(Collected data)
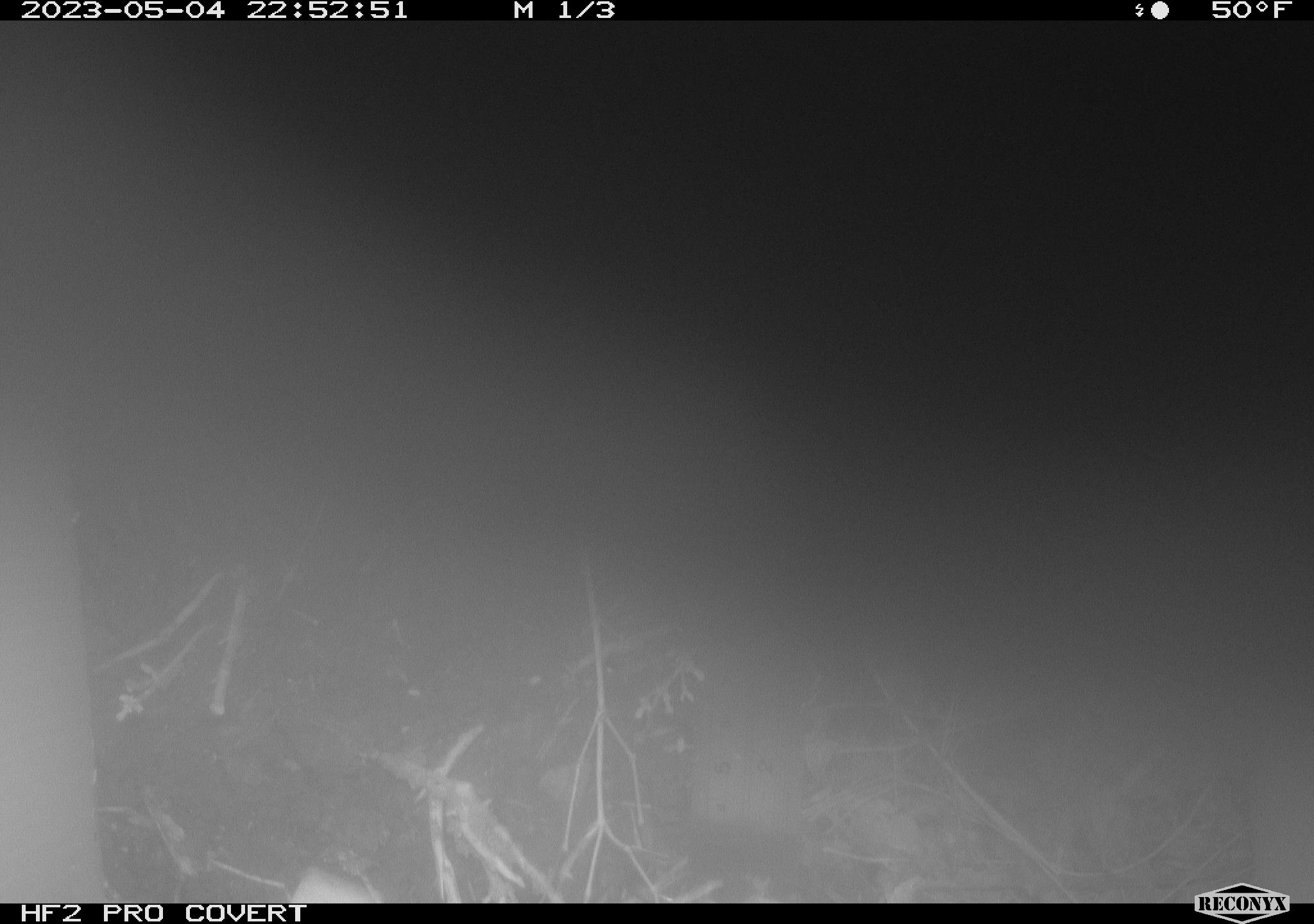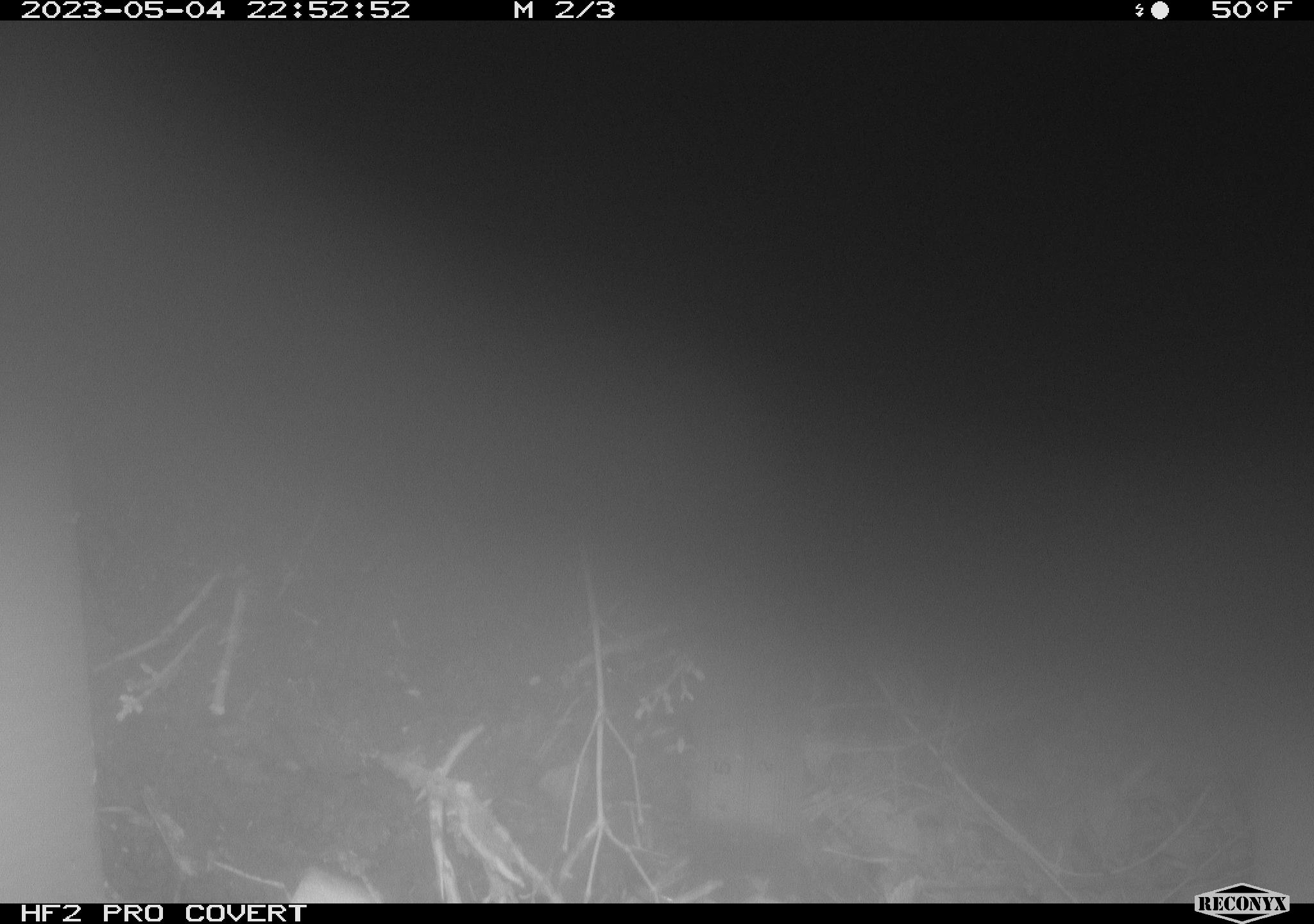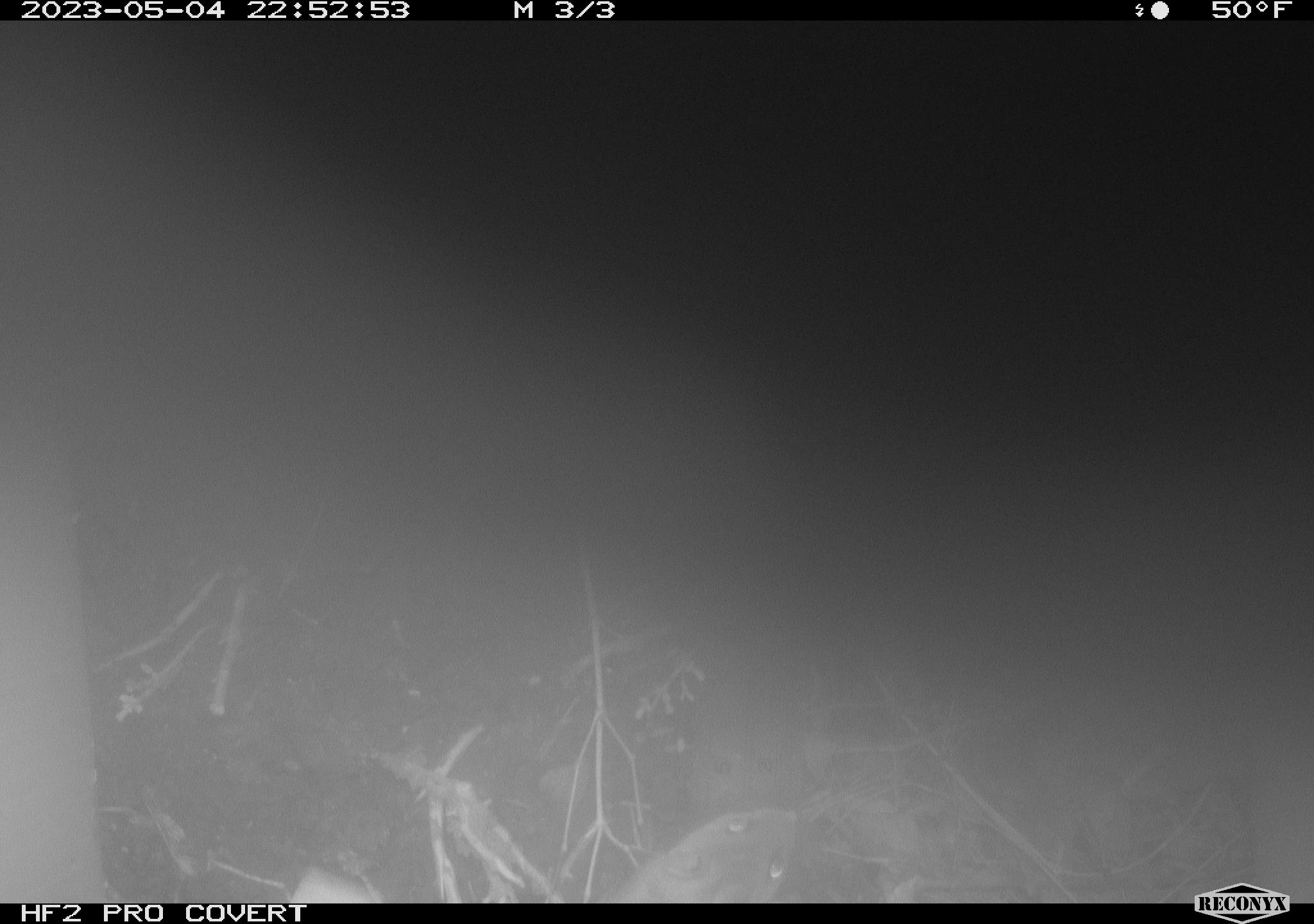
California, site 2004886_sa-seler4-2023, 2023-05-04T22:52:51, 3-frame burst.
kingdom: Animalia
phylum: Chordata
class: Mammalia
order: Rodentia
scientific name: Rodentia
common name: mouse species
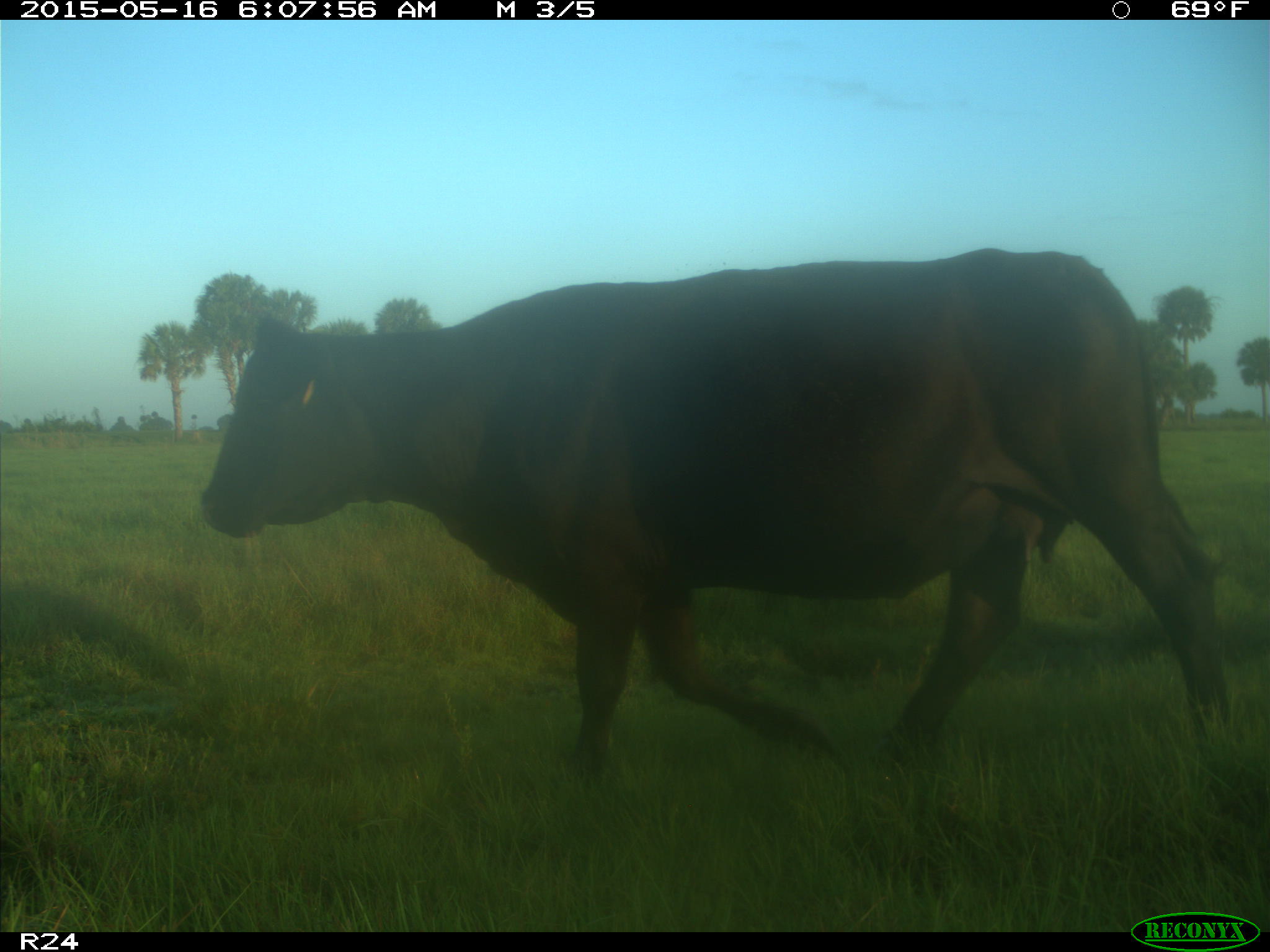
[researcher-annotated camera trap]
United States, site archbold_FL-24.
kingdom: Animalia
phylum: Chordata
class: Mammalia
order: Artiodactyla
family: Bovidae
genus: Bos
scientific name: Bos taurus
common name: domestic cow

■ What is expected ■
Every entry should come back exactly as written, only without images.

■ Answer to this problem ■
California, site 2004886_sa-seler4-2023, 2023-05-04T22:52:51, 3-frame burst.
kingdom: Animalia
phylum: Chordata
class: Mammalia
order: Rodentia
scientific name: Rodentia
common name: mouse species
[researcher-annotated camera trap]
United States, site archbold_FL-24.
kingdom: Animalia
phylum: Chordata
class: Mammalia
order: Artiodactyla
family: Bovidae
genus: Bos
scientific name: Bos taurus
common name: domestic cow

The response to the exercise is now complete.